The film features interviews with White and some of his close friends and colleagues, including John Cleese, Naomi Watts, Kate Moss, Rachel Ward, Yoko Ono, Barry Humphries, Wallace Shawn, Andre Gregory, John Waters, Jim Sharman, Peter Richardson (British Director), Nigel Planer, Nell Campbell, Lorne Michaels, Jeremy Thomas, Jean-Jacques Lebel, Brian Thomson, Anna Wintour, and Lyndall Hobbs.

== Story ==
The film examines White's life and legacy, from his birth in Glasgow in 1936, to his early childhood and education at Lyceum Alpinum Zuoz in Switzerland and then at the Sorbonne in Paris, to his rising success as a young theatre impresario in London's West End, where he staged over 100 productions, including Oh!
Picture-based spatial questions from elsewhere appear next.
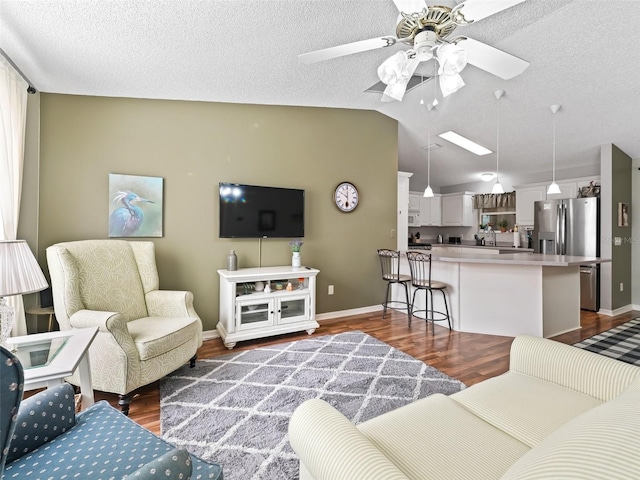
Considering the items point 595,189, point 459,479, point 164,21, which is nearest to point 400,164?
point 595,189

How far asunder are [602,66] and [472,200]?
4.07m

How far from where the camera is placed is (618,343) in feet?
11.0

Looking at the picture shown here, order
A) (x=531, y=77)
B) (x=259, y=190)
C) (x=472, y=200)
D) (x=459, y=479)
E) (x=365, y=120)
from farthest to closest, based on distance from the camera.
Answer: (x=472, y=200) < (x=365, y=120) < (x=259, y=190) < (x=531, y=77) < (x=459, y=479)

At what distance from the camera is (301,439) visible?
0.94m

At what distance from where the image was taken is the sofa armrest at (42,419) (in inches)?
41.6

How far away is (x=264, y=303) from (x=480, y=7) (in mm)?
2922

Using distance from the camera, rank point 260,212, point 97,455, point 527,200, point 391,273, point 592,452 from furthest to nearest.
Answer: point 527,200 < point 391,273 < point 260,212 < point 97,455 < point 592,452

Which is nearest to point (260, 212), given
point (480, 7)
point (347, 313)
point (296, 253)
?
point (296, 253)

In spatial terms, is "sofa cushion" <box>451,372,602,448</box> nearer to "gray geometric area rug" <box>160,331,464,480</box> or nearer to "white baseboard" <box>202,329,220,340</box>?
"gray geometric area rug" <box>160,331,464,480</box>

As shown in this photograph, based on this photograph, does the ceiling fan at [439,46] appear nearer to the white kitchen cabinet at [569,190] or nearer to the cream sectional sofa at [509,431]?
the cream sectional sofa at [509,431]

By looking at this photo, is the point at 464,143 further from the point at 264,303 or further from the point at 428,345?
the point at 264,303

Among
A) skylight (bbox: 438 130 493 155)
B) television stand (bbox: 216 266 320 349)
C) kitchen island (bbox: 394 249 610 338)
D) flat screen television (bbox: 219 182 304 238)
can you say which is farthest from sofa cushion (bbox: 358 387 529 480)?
skylight (bbox: 438 130 493 155)

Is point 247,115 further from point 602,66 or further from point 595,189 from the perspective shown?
point 595,189

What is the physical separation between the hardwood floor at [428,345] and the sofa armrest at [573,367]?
91cm
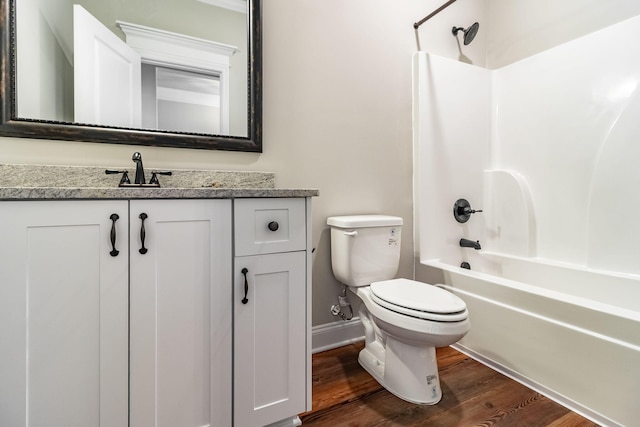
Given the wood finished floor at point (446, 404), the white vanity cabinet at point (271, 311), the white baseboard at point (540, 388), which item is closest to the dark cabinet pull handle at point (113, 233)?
the white vanity cabinet at point (271, 311)

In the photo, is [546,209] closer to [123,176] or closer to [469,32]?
[469,32]

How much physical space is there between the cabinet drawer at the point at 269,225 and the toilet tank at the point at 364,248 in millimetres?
508

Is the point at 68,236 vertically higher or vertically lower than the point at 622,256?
higher

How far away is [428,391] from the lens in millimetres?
1337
Calcutta!, The Rocky Horror Show, A Chorus Line, and Annie. White's success as a feature film producer, responsible for Monty Python and the Holy Grail, The Rocky Horror Picture Show, Jabberwocky, and My Dinner With Andre, among many others, is also detailed. The film documents White's recent heart attack, bankruptcy, and the sale of his life's collection of memorabilia in 2011 at a Sotheby's auction. The film explores White's relationships with artists, musicians, actors, filmmakers, comedians and celebrities of the twentieth century, including Kate Moss, John Cleese, Jack Nicholson, John Lennon, Yoko Ono, Mick Jagger, Pina Bausch, Andy Warhol, Naomi Watts, through a combination of interviews, narration, archival footage, home video, location photography, excerpts from his plays and films, letters, and photographs.

== Production ==
Director Gracie Otto began working on the documentary in 2010. She befriended Michael White in Cannes, France, at the 2010 Cannes Film Festival, and became intrigued by his life story. Gracie began conducting and filming self-funded interviews and shoots with friends and colleagues of White throughout the world, and spent considerable time following White around London, documenting his life. In October 2012, a crowd funding campaign was launched online through Indiegogo to finance the film's post-production and completion, successfully raising US$48,341. During production the film was originally titled Chalky: The Michael White Story. The film was completed in 2013 and renamed The Last Impresario ahead of its world premiere in October at the BFI London Film Festival.

== Release ==
The film premiered at the 57th Annual BFI London Film Festival on 13 October 2013. Michael White attended the premiere and after-party, along with many of his friends and colleagues, including Nigel Planer, Rupert and Candida Lycett Green, Lyndall Hobbs, Bill Oddie, Jean Pigozzi, Greta Scacchi, Barnaby Thompson, Joshua White, Liberty White, Miranda Darling, Staffan Ahrenberg, Rupert Everett, Jeremy Irons, Joel and Nash Edgerton, Richard Young, and Peter Eyre. The after-party was held at the exclusive The Arts Club in Mayfair, London.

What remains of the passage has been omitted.